As shown in this case report, despite the ultrasound being able to identify the presence of a proximal ICA dilatation, it was unclear whether this dilatation was a true saccular aneurysm or a pseudoaneurysm, because the dilatation was affecting only the posterior aspect of the ICA wall. The CTA suggested that this was a true saccular aneurysm based on the presence of arterial wall calcifications, which would suggest integrity of the arterial wall. In addition, using a high-definition B mode image one could note the intima and media layers throughout the aneurysm, thus suggesting the presence of a true aneurysm.

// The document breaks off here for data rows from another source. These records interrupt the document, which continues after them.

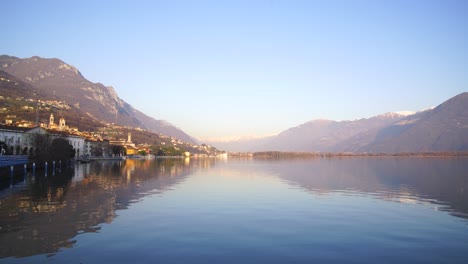 Herrliche-Aussicht-Auf-Den-Iseosee-Von-Der-Stadt-Lovere,-Bergamo,-Lombardei,-Italien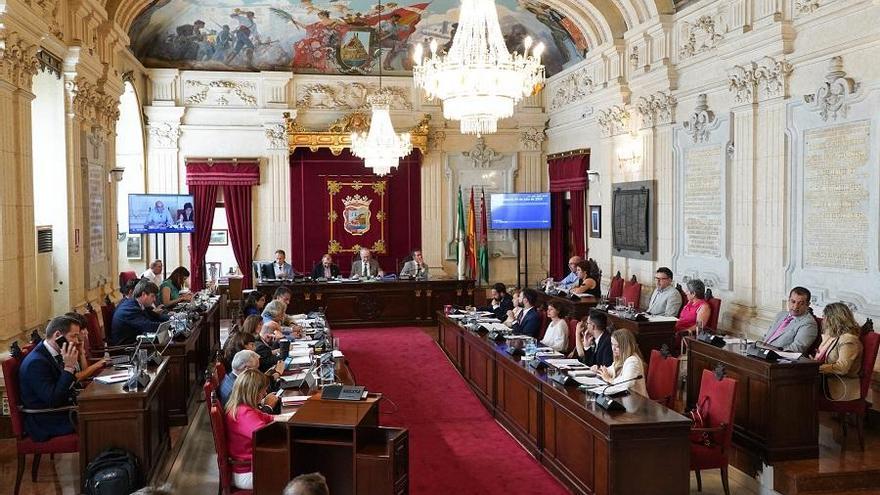 Pleno del Ayuntamiento.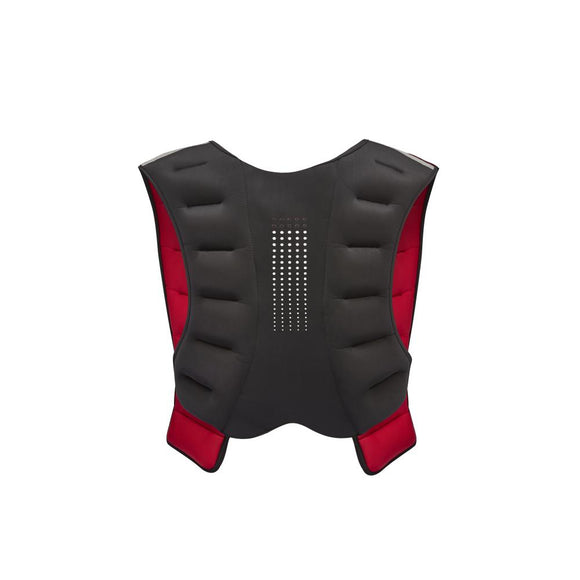 Vægtvest - Reebok Weight West - 10 kg - Sort rød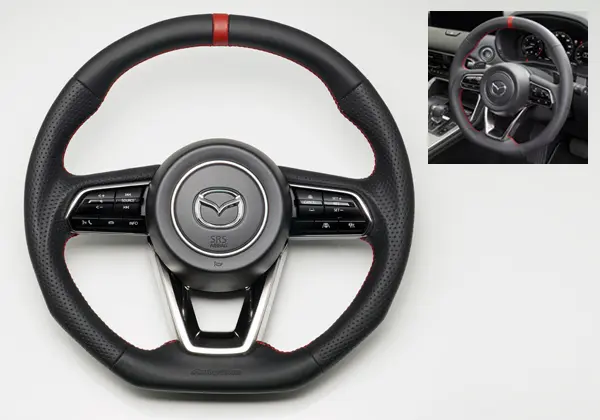 MAZDA GENUINE AUTOEXE PORTS STEERING WHEEL FOR CX-80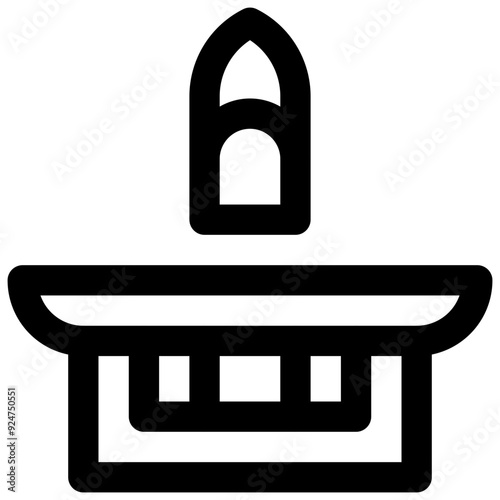 Altar. Editable stroke vector icon. 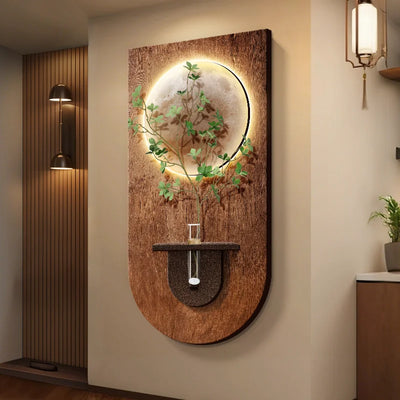 Applique murale LED en pierre pour entrée moderne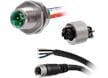 M12 K-Code Panel Mount Connectors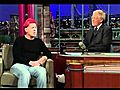 Bruce Willis on Late Show with David Letterman | BahVideo.com
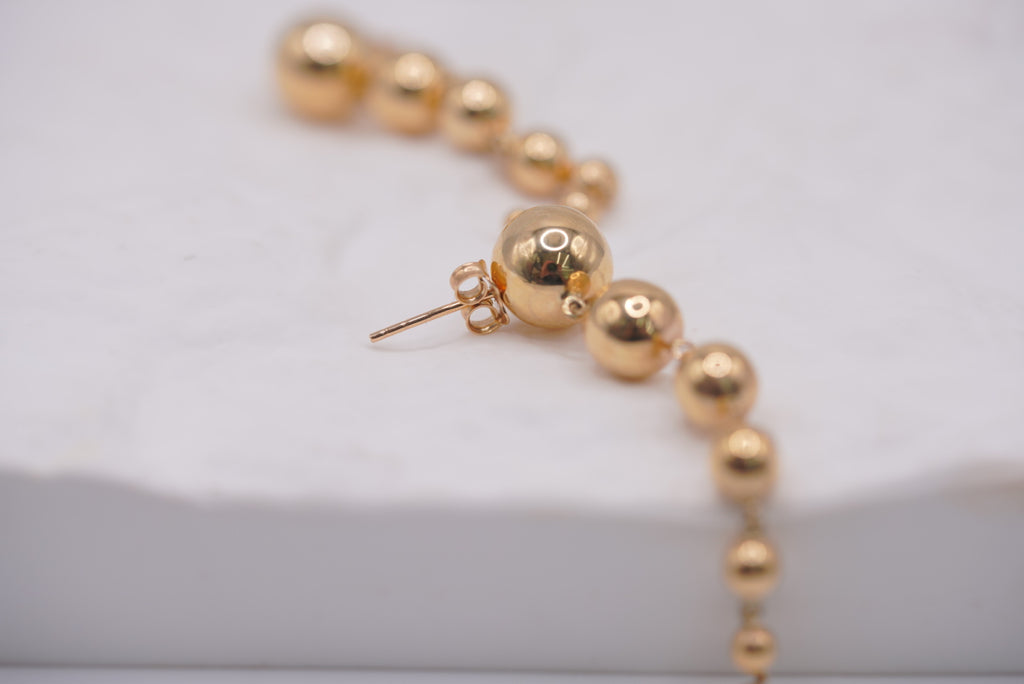14k Gold Earrings - Sphere Beauty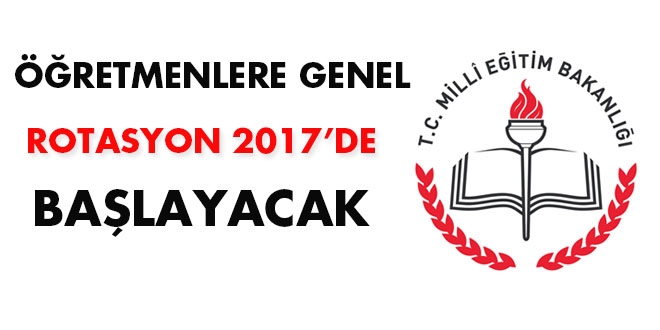 MEB'den rotasyon kararı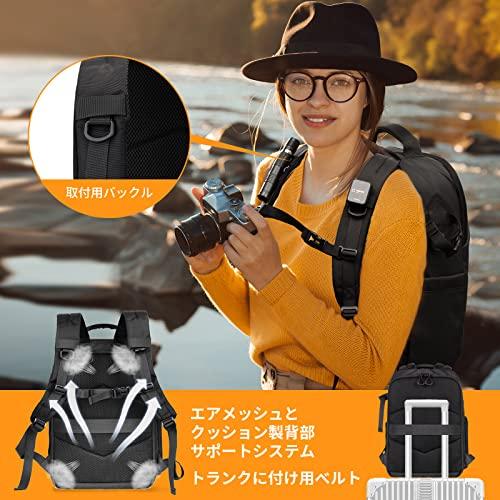 TARION カメラバッグ カメラバックパック カメラリュック 大容量 11.5L サイドアクセス 三脚収納 軽量 防水 一眼レフカメラバッグ DSLR デジタルカメラ ドロン用｜sunset-k-t｜06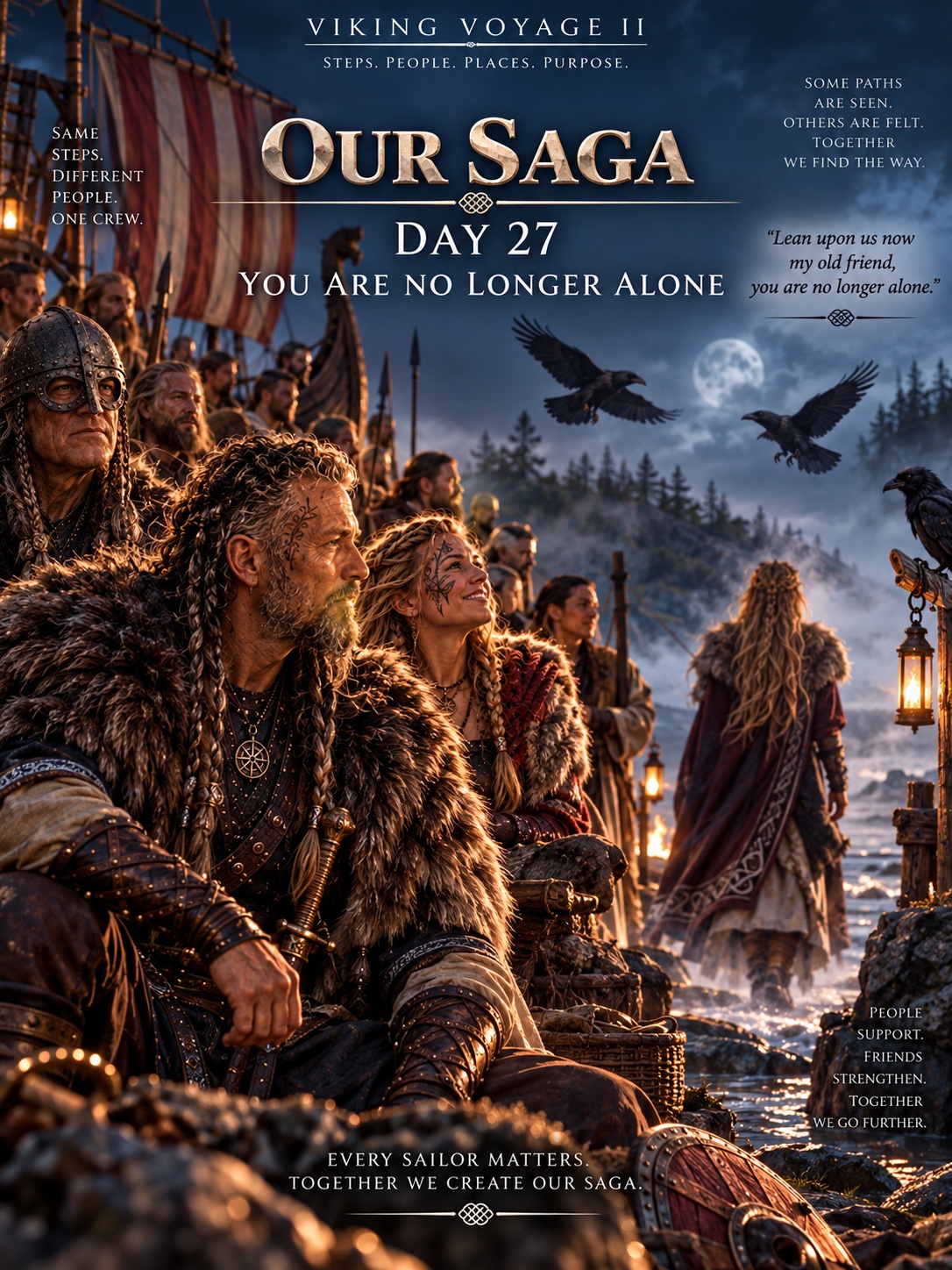 Our Saga Day 27 — You Are No Longer Alone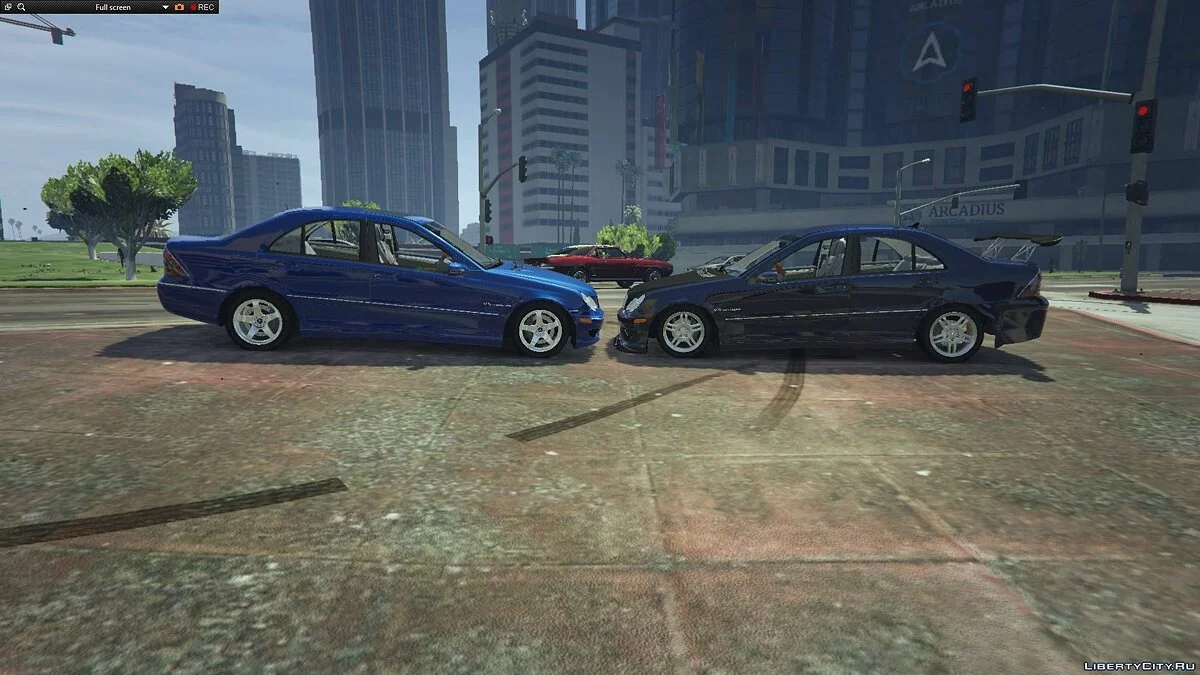 مرسيدس-بنز C32 [تعديل إضافي] نهائي / جي تي أي 5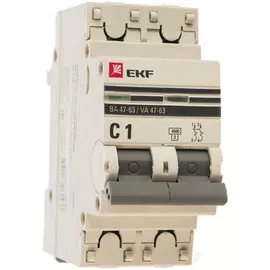 Автоматический выключатель EKF ВА 47-63 PROxima mcb4763-2-01C-pro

It is always important to correlate the ultrasound findings to the clinical history of the patient, because this could provide clues as to the nature of the enlargement. In the present case, there was no history of trauma or procedures to the neck region.
There are other conditions that may mimic the presence of a carotid aneurysm. Coiling and/or kinking of the carotid arteries, dilatation of the internal jugular vein, bulb ectasia and carotid body tumour, lymph nodes, neck tumours and peritonsillar abscesses are the main differential diagnoses to be considered during an ultrasound assessment of ECCAs.
Despite the lack of an accepted definition of aneurysm at the level of the carotid arteries in the literature, comparing the size of the enlarged arterial segment to the expected diameter or to reference values in the contralateral normal side seems an acceptable method to define a carotid aneurysm. When measuring an ECCA it is important to describe the methodology used and to use it consistently if follow-up scans are performed. Characteristics of the carotid aneurysm, such as the side and arteries involved, the shape of the aneurysm and its location, should be always described. An attempt to distinguish a pseudoaneurysm from a true aneurysm should be made when ECCAs are detected. Ultrasound findings should always be correlated to the patient’s clinical history and confirmed by CTA. The main points discussed in this case report are summarised in Table 1 and clearly show the need to develop a consensus regarding the methodology to use to assess ECCAs.